(Source text Opens)
Gov. Rick Scott visited the former epicenter of the Zika virus Monday morning to announce that the area is now Zika-free and that a Dine Out Wynwood day will be held September 30 to bring back business to the once-buzzing arts district. "It's a great day for Wynwood," Scott said.
The governor was joined by Miami Mayor Tomás Regalado and Miami-Dade County Mayor Carlos Gimenez. The latter is in a hot election race against the former's daughter, school board member Raquel Regalado. The news conference was held at at the Wynwood Walls Gallery.
The Centers for Disease Control and Prevention has still not lifted its travel advisory for the area. And last Friday, the state expanded Zika zones in Miami Beach and appropriated $10 million to fight the disease. Federal action on the disease has been caught up in political infighting.
So far, there have been only 93 cases of locally transmitted Zika in the state. Thousands of other cases have been discovered in those who have traveled abroad. Puerto Rico has announced 20,000 cases of the disease. Nations such as Brazil and Haiti have also reported a high incidence.
Great to be in Wynwood today to announce the Wynwood Zika zone is lifted.— Rick Scott (@FLGovScott) September 19, 2016
Wynwood has received regular doses of the insecticide naled, particularly early in the mornings. Some locals have complained about getting a mouthful of the chemical. Bees and koi in ponds have been reportedly killed by the spraying.
Albert Garcia, vice chairman of the Wynwood Business Improvement District, said in a statement Sunday: "We are relieved that there have not been any additional cases of locally transmitted Zika in Wynwood during the past 45 days and are hopeful that the CDC will soon remove its travel advisory for the area. Wynwood has emerged from this challenge stronger than ever. We encourage the public to rediscover our world-renowned street art, cultural, retail, and unique dining experiences.”
(Source text Closes)
▸ **Things to do**:
1. Using the Zika article, answer these:
(a) On what date will the Dine Out Wynwood day be held?
(b) How many cases of locally transmitted Zika has the state had so far?
(c) Which insecticide has Wynwood regularly received?
2. Retype the part of the Zika article that begins at the words "The governor was" and stops after "in political infighting.".
The items are separate material and have nothing to do with the Zika article.
(Given data Opens)
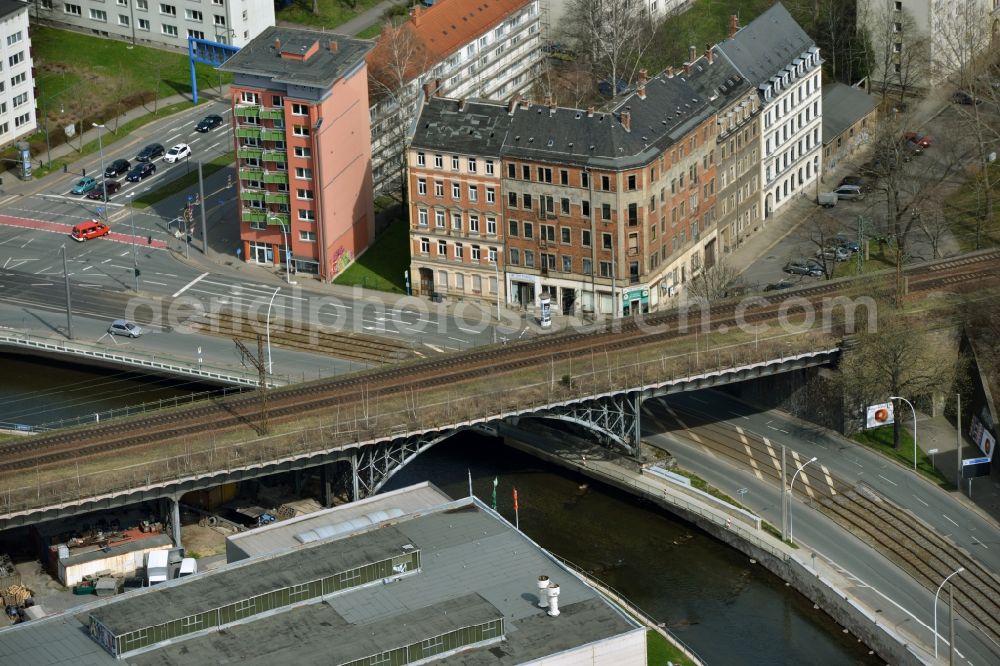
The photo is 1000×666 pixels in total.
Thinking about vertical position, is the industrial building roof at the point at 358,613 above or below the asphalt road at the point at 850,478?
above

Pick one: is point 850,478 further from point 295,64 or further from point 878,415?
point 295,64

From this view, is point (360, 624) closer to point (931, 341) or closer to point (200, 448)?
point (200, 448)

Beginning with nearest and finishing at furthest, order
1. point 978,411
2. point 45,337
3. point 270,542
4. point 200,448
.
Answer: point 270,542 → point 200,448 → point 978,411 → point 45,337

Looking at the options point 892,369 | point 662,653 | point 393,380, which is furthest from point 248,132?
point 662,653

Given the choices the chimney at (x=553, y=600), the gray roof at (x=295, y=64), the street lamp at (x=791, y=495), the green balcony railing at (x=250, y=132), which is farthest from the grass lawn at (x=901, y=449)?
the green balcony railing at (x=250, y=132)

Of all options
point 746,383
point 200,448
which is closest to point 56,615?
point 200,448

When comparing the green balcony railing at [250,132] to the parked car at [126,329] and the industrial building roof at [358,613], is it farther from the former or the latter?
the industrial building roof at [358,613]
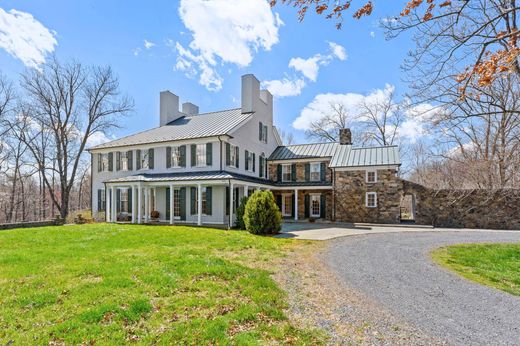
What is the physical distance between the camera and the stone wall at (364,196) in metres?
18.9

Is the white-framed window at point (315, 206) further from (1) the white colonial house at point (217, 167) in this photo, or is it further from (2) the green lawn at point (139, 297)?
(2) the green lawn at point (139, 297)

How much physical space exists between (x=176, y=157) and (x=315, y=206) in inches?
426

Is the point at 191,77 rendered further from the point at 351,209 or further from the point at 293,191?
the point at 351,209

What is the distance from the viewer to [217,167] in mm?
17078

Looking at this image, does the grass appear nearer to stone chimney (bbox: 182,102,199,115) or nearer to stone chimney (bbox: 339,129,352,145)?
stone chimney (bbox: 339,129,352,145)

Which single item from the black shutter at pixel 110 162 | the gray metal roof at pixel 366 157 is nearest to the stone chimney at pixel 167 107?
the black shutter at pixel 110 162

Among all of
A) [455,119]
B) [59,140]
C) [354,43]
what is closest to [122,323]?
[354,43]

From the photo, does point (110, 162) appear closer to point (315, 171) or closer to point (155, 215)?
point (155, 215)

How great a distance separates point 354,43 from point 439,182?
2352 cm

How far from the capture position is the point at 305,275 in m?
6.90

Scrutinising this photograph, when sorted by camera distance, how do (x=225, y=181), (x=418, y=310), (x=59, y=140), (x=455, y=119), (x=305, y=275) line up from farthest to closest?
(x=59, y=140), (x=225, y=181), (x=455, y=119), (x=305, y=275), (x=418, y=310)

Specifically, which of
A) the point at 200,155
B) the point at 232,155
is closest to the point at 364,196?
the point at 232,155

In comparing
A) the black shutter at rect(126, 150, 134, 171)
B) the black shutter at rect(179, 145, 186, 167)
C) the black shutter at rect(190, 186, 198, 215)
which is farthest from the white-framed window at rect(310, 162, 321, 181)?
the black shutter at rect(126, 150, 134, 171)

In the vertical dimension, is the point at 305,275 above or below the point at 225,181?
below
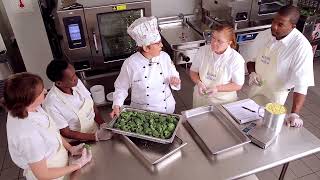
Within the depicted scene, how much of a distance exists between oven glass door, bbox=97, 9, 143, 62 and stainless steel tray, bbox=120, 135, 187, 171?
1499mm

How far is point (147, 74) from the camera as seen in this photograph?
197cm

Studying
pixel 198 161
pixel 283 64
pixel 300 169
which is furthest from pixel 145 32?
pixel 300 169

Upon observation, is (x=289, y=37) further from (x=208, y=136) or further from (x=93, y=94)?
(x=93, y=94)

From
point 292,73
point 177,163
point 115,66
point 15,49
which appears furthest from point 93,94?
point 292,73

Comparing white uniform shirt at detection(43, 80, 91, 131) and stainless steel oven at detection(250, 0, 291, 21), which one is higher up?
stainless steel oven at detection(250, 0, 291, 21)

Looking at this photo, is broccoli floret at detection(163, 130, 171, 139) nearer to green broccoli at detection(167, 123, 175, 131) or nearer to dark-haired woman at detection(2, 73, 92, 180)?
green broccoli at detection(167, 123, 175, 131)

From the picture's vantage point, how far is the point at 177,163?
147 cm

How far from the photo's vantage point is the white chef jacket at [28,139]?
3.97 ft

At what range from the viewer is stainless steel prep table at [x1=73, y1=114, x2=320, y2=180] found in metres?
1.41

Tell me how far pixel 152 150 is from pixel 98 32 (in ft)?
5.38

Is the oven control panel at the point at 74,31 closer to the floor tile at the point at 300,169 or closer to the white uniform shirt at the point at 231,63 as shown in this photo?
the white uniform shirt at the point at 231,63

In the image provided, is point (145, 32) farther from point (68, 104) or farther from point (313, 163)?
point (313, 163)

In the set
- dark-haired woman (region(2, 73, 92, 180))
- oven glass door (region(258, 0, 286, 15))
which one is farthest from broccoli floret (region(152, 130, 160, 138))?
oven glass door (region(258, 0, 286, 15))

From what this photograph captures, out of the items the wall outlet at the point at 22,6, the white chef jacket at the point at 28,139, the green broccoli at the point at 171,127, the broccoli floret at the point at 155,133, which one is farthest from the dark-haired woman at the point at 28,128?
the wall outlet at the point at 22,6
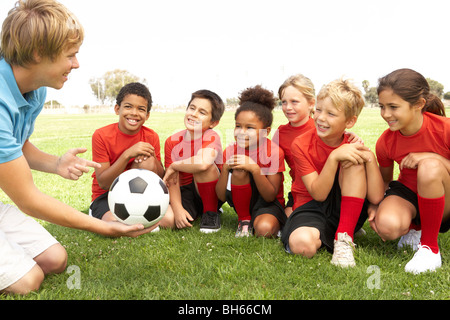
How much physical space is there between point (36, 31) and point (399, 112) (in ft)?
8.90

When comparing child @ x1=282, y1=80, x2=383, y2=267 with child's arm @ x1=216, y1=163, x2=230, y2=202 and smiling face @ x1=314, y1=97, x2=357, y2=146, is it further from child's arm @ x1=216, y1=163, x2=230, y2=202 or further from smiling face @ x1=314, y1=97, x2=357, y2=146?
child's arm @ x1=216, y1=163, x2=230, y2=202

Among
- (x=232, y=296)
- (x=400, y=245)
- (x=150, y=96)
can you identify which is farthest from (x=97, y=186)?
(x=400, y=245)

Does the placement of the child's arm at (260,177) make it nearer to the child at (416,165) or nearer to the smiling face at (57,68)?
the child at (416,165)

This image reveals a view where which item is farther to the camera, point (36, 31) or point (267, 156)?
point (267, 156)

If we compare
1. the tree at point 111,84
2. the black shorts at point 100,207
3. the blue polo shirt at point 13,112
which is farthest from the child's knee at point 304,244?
(Given data Closes)
▸ **Solutions to the exercise**:
1.
(a) September 30
(b) 93
(c) Naled

2.
The governor was joined by Miami Mayor Tomás Regalado and Miami-Dade County Mayor Carlos Gimenez. The latter is in a hot election race against the former's daughter, school board member Raquel Regalado. The news conference was held at at the Wynwood Walls Gallery.
The Centers for Disease Control and Prevention has still not lifted its travel advisory for the area. And last Friday, the state expanded Zika zones in Miami Beach and appropriated $10 million to fight the disease. Federal action on the disease has been caught up in political infighting.